Hardware and Volume configuration:
A customer has a Netgear NAS/SAN with ten drives. Two of the drives suffered mechanical problems and brought down the system. The customer believed this was a RAID-50 (a RAID0 spanned over RAID5s). Our analysis shows that this was a ZFS storage pool consisting of three RAIDZ1s. Besides the two damaged drives, one of the drives did not contain any relevant data. Below was the status of the ZPool:
Vol1
raidz1-0: DEGRADED
Missing UNAVAIL
9E 88 69 A0 B4 C1 16 EE ACCESSABLE
4A 50 2D 8B 61 BD B7 96 ACCESSABLE
raidz1-1: NOT RECOVERABLE (insufficient replicas)

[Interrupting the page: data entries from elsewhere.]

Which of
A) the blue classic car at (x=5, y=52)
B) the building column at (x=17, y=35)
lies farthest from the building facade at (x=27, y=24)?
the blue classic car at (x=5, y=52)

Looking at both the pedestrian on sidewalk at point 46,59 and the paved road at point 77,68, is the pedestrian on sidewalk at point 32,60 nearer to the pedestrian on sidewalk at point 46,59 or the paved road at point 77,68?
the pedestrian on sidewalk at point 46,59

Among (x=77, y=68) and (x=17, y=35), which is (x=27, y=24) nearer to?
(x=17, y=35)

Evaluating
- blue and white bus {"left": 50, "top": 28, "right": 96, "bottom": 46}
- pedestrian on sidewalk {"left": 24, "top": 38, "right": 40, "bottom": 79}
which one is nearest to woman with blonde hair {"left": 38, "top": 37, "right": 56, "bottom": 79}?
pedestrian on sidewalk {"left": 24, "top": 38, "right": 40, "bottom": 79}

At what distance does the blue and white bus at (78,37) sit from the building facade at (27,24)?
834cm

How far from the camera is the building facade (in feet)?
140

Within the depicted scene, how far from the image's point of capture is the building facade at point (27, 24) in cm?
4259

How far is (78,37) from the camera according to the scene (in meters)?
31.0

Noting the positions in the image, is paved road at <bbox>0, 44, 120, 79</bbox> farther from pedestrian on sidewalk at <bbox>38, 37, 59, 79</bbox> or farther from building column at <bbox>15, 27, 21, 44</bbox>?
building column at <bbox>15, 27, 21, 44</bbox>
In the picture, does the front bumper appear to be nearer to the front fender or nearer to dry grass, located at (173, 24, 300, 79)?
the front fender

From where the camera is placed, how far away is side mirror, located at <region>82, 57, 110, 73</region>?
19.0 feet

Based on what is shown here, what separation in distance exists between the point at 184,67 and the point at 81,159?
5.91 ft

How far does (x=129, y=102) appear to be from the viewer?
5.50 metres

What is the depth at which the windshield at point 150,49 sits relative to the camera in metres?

56 6F 3F 0D 7B FE 6D D2 ACCESSABLE
Missing UNAVAIL
Missing UNAVAIL
raidz1-2: GOOD
5F 14 EC A8 77 86 36 9B ACCESSABLE
C1 D4 89 81 DC E9 F9 14 ACCESSABLE
7C F6 4E 99 D7 2D 86 24 ACCESSABLE
57 0C 7C CA 4D 29 74 B8 ACCESSABLE
The Zpool provided storage for a number of virtual volumes (VHDX) that held the customer's Microsoft Exchange databases, and backups of users' emails and other documents.
Problem:
Since one of the vdevs (raidz1-1 in the list above) was missing, around 30% of the storage space was no longer accessible. It's almost certain that large files such as databases would have gaps in the data stream. At best, this would be a partial recovery.
Solution:
There were a few lucky break that helped us solving this case. Apparently, ZFS prefers to store data on the vdevs with more drives and/or faster drives, and shies away from vdevs running in degraded mode. For this ZPool, raidz1-2 was added at a later time. Not only it had more drives but also the drives had larger capacity and faster speed. Furthermore, the other two vdevs had been running in degraded mode for sometimes. As a result, most of recent updates were stored on this last vdev. we could read 100% of metadata with double or triple DVAs and rebuild the complete folder structure. At the file data level, around 40% of older data were missing, but newer data is almost 100% recoverable.
Result:
We were able to recover most of newer backup files and documents. Older files were partially recovered. The Exchange databases were recovered with gaps filled in with zeros. The customer were able to extract useful data from the databases using third party software.
|